DIRECTION.
Make an exact copy of all the records.

RECORDS TO USE.
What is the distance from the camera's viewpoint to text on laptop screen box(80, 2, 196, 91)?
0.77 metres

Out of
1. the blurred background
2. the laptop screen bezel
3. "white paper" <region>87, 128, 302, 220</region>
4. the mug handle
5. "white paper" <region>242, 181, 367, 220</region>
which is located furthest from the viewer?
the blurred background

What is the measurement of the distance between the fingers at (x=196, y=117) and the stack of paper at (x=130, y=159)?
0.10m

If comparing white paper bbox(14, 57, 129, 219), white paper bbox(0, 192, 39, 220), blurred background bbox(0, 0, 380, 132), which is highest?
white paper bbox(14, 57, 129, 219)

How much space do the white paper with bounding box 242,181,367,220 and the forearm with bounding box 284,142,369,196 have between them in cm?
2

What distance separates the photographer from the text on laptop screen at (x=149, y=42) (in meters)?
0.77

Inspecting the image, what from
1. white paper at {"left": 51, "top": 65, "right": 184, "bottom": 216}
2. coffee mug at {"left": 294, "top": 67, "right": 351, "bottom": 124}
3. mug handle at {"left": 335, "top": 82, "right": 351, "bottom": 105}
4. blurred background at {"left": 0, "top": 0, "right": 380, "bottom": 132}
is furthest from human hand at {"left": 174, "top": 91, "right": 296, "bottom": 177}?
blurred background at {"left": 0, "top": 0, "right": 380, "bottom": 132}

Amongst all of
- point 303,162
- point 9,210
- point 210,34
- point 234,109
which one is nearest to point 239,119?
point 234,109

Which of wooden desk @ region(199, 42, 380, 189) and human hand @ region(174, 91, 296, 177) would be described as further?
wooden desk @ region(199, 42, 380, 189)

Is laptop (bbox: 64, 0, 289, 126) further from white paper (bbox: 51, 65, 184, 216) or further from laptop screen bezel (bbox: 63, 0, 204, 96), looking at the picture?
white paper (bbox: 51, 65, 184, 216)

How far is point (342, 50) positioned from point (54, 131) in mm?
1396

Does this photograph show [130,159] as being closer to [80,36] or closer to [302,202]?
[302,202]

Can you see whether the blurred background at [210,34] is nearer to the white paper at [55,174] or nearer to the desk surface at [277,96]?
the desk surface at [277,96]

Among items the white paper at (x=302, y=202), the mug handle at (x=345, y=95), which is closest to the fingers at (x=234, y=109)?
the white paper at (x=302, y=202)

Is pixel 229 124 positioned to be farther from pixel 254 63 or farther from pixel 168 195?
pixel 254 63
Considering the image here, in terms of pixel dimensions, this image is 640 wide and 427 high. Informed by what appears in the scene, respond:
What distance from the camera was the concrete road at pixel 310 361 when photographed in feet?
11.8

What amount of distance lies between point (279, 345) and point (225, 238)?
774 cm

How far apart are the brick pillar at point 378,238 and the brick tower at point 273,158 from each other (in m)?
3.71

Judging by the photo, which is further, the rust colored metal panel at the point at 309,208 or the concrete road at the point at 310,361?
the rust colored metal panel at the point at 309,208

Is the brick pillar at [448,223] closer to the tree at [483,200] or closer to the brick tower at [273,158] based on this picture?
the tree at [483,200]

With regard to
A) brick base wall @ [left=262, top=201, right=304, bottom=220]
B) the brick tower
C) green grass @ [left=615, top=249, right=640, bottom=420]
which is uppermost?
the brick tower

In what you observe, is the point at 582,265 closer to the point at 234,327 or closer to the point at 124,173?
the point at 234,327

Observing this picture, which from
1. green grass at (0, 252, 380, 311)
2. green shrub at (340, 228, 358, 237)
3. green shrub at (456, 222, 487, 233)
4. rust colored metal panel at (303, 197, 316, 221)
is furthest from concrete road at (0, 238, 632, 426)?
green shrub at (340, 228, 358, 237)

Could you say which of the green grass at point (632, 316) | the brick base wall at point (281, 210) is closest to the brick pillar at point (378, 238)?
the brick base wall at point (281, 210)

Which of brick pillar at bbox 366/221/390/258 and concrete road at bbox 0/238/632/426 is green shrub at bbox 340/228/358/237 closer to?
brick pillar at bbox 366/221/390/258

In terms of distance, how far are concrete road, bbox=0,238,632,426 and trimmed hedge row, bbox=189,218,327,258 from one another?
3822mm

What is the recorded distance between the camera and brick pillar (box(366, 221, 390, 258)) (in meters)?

ANSWER FOR THIS EXERCISE.
What is the distance from the camera's viewpoint to text on laptop screen box(80, 2, 196, 91)?
0.77 metres

Out of
1. the blurred background
2. the laptop screen bezel
3. "white paper" <region>87, 128, 302, 220</region>
4. the mug handle
5. "white paper" <region>242, 181, 367, 220</region>
which is located furthest from the viewer?
the blurred background

What is the measurement of the distance between the fingers at (x=196, y=117) and the stack of paper at (x=130, y=159)?
0.10m

If comparing white paper bbox(14, 57, 129, 219), white paper bbox(0, 192, 39, 220), blurred background bbox(0, 0, 380, 132), which is highest?
white paper bbox(14, 57, 129, 219)

How much space do the white paper with bounding box 242,181,367,220 and the forearm with bounding box 284,142,369,196 have between them in cm?
2

What distance separates the photographer from the text on laptop screen at (x=149, y=42) (in meters)?
0.77

Inspecting the image, what from
1. white paper at {"left": 51, "top": 65, "right": 184, "bottom": 216}
2. coffee mug at {"left": 294, "top": 67, "right": 351, "bottom": 124}
3. mug handle at {"left": 335, "top": 82, "right": 351, "bottom": 105}
4. blurred background at {"left": 0, "top": 0, "right": 380, "bottom": 132}
is furthest from human hand at {"left": 174, "top": 91, "right": 296, "bottom": 177}?
blurred background at {"left": 0, "top": 0, "right": 380, "bottom": 132}

Amongst all of
- point 303,162
- point 9,210
- point 210,34
- point 234,109
which one is nearest to point 239,119?
point 234,109

Which of wooden desk @ region(199, 42, 380, 189) and human hand @ region(174, 91, 296, 177) would be described as further?
wooden desk @ region(199, 42, 380, 189)

Is laptop (bbox: 64, 0, 289, 126) further from white paper (bbox: 51, 65, 184, 216) or further from laptop screen bezel (bbox: 63, 0, 204, 96), looking at the picture?
white paper (bbox: 51, 65, 184, 216)

How far is point (342, 50) positioned from point (54, 131) in mm?
1396

Does this photograph show [130,159] as being closer to [80,36] or closer to [302,202]?
[302,202]

Can you see whether the blurred background at [210,34] is nearer to the white paper at [55,174] or nearer to the desk surface at [277,96]?
the desk surface at [277,96]

Among items the white paper at (x=302, y=202), the mug handle at (x=345, y=95), which is closest to the fingers at (x=234, y=109)?
the white paper at (x=302, y=202)

Is pixel 229 124 positioned to be farther from pixel 254 63 or farther from pixel 168 195?
pixel 254 63
Considering the image here, in terms of pixel dimensions, this image is 640 wide and 427 high. Informed by what appears in the scene, respond:
What distance from the camera was the concrete road at pixel 310 361 when photographed in feet?
11.8

What amount of distance lies between point (279, 345) and point (225, 238)?
774 cm

How far apart are the brick pillar at point 378,238 and the brick tower at point 273,158 from each other (in m)?
3.71

Judging by the photo, which is further, the rust colored metal panel at the point at 309,208 or the concrete road at the point at 310,361?
the rust colored metal panel at the point at 309,208

Is the brick pillar at [448,223] closer to the tree at [483,200] or closer to the brick tower at [273,158] based on this picture?
the tree at [483,200]

With regard to
A) brick base wall @ [left=262, top=201, right=304, bottom=220]
B) the brick tower
C) green grass @ [left=615, top=249, right=640, bottom=420]
which is uppermost?
the brick tower

In what you observe, is the point at 582,265 closer to the point at 234,327 or closer to the point at 124,173?
the point at 234,327

Observing this picture, which from
1. green grass at (0, 252, 380, 311)
2. green shrub at (340, 228, 358, 237)
3. green shrub at (456, 222, 487, 233)
4. rust colored metal panel at (303, 197, 316, 221)
is furthest from concrete road at (0, 238, 632, 426)?
green shrub at (340, 228, 358, 237)

Could you say which of the green grass at point (632, 316) | the brick base wall at point (281, 210) is closest to the brick pillar at point (378, 238)?
the brick base wall at point (281, 210)

Which of brick pillar at bbox 366/221/390/258 and concrete road at bbox 0/238/632/426 is green shrub at bbox 340/228/358/237 closer to?
brick pillar at bbox 366/221/390/258

In terms of distance, how far are concrete road, bbox=0,238,632,426 and trimmed hedge row, bbox=189,218,327,258 from one another?
3822mm

What is the recorded distance between the camera and brick pillar (box(366, 221, 390, 258)) (in meters)?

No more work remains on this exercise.